#### Supplied text
"""

The custom reader above reads the next element in the internal list of pojos
, this is only possible if the iterator is initialized or injected when the custom reader is created, if the iterator is instantiated every time the read()
method is called, the job using this reader will never end and cause problems.
Custom Processor
The interface provided by Spring Batch for data processing expects one input item and produces one output item. The type of both of them can be different but does not have to be different. Producing null means that the item is not required for further processing any more in case of concatenation.
In order to implement this interface, it is only necessary to implement the process()
method. Here is a dummy example:
public class CustomItemProcessor implements ItemProcessor { @Override public CustomPojo process(final CustomPojo pojo) throws Exception { final String id = encode(pojo.getId()); final String desc = encode(pojo.getDescription()); final CustomPojo encodedPojo = new CustomPojo(id, desc); return encodedPojo; } private String encode(String word) { StringBuffer str = new StringBuffer(word); return str.reverse().toString(); } }
The class above may not be useful in any real life scenario but shows how to override the ItemProcessor
interface and do whatever actions (in this case reversing the input pojo members) are needed in the process method.
Custom Writer
In order to create a custom writer programmers need to implement the interface ItemWriter
. This interface only contains one method write()
that expects an input item and returns void
. The write method can do whatever actions are wanted: writing in the database, writing in a csv file, sending an email, creating a formatted document etc. The implementations of this interface are in charge of flushing the data and leave structures in a safe state.
Here is an example of a custom writer where the input item is written in the standard console:
public class CustomItemWriter implements ItemWriter { @Override public void write(List pojo) throws Exception { System.out.println("writing Pojo " + pojo); } }
Also not very useful in real life, only for learning purposes.
It is also important to mention that for almost all real life scenarios Spring Batch already provides specific abstractions that cope with most of the problems. For example Spring Batch contains classes to read data from MySQL databases, or to write data to a HSQLDB database, or to convert data from XML to CSV using JAXB; and many others. The code is clean, fully tested, standard and adopted by the industry, so I can just recommend to use them.
These classes can also be overridden in our applications in order to fulfil our wishes without the need of re implement the whole logic. Implementing the provided classes by Spring may be also useful for testing, debugging, logging or reporting purposes. So before discovering the wheel again and again, it would be worth to check the Spring Batch documentation and tutorials because probably we will find a better and cleaner way to solve our specific problems.

"""

(Stored records)

"""

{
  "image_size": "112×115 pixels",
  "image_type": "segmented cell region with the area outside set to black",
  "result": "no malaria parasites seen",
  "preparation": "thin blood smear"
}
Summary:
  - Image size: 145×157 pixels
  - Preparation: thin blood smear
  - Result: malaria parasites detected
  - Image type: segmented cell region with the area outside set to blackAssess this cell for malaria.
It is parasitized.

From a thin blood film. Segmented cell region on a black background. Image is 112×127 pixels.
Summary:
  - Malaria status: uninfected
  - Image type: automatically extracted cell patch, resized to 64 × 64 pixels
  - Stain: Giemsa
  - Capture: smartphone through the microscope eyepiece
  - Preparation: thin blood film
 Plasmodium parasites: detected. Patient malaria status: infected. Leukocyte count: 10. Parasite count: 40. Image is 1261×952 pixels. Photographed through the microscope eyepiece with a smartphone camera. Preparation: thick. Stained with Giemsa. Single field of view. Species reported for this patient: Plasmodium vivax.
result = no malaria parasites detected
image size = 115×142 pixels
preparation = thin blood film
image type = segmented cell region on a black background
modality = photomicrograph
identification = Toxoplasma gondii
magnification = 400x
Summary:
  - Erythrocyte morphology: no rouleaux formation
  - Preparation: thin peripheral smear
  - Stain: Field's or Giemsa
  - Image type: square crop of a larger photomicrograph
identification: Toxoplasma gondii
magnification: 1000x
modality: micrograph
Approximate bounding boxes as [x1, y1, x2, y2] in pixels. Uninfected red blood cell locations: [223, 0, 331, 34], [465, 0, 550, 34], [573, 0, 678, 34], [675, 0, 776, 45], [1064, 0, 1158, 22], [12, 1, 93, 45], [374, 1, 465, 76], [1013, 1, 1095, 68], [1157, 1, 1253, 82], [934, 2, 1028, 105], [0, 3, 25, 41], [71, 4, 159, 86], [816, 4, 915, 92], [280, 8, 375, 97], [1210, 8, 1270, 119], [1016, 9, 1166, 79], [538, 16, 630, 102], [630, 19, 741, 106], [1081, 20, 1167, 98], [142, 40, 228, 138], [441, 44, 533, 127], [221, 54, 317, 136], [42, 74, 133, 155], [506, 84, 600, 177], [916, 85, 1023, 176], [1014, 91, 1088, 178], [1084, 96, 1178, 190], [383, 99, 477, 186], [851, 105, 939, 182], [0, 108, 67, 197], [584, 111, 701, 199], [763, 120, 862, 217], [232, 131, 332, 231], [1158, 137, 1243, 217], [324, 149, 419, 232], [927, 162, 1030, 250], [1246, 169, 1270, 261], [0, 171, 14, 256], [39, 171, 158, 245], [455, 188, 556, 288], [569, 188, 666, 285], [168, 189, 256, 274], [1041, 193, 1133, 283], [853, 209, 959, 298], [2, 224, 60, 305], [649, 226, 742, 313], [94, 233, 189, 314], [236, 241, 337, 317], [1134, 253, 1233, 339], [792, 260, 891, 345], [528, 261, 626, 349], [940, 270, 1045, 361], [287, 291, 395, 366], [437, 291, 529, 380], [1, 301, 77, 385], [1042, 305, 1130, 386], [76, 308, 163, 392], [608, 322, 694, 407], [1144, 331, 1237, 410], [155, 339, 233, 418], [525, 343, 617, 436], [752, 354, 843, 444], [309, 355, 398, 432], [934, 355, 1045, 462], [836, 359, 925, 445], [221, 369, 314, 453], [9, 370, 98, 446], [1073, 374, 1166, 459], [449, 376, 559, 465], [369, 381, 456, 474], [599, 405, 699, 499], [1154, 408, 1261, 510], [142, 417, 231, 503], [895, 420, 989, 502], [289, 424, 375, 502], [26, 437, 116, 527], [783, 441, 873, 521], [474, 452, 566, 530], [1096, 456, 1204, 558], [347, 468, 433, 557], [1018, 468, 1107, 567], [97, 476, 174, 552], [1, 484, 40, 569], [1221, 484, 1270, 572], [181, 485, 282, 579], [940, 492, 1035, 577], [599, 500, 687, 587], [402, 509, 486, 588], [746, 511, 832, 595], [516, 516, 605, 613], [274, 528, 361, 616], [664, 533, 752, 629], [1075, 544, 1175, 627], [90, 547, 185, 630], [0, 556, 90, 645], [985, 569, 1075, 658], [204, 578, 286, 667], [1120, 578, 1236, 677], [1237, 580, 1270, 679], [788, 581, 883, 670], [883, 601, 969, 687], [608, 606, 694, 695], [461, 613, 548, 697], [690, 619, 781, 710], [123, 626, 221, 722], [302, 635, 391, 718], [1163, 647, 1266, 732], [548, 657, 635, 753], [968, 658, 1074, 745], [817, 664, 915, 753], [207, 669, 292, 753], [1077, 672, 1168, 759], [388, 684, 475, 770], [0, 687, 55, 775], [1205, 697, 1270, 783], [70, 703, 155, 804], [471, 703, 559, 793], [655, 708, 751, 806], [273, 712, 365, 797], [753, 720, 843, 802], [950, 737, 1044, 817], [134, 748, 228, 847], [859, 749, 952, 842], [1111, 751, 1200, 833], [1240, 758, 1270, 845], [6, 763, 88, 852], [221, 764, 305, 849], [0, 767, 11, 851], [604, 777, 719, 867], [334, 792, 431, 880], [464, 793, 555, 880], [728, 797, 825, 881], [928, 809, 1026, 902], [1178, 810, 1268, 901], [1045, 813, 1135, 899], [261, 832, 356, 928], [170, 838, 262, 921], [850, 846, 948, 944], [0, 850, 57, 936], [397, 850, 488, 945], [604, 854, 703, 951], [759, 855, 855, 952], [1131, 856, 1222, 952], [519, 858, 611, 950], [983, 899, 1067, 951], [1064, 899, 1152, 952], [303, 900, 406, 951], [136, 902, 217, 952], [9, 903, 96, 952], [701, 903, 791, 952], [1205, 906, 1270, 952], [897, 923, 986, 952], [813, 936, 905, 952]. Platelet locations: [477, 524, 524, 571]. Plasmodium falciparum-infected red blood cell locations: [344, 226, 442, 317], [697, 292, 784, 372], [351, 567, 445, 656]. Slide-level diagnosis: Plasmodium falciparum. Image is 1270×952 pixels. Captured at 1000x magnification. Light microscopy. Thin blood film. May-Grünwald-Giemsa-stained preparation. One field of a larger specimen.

"""

#### Requirement 1
Summarize the Spring Batch excerpt in two sentences.
#### Requirement 2
In the Spring Batch excerpt, what happens if the iterator is instantiated every time the read() method is called?
Work only from the Spring Batch excerpt and not from the data.

#### Written answer 1
In Spring Batch, a custom processor implements the process() method of ItemProcessor to turn one input item into one output item, and a custom writer implements the write() method of ItemWriter, which returns void and can write to a database or CSV file, send an email, or create a document. Spring Batch already provides clean, tested classes for most real scenarios, such as reading from MySQL or converting XML to CSV with JAXB, so its documentation and tutorials are worth checking before reimplementing that logic.

#### Written answer 2
The job using the reader never ends and causes problems.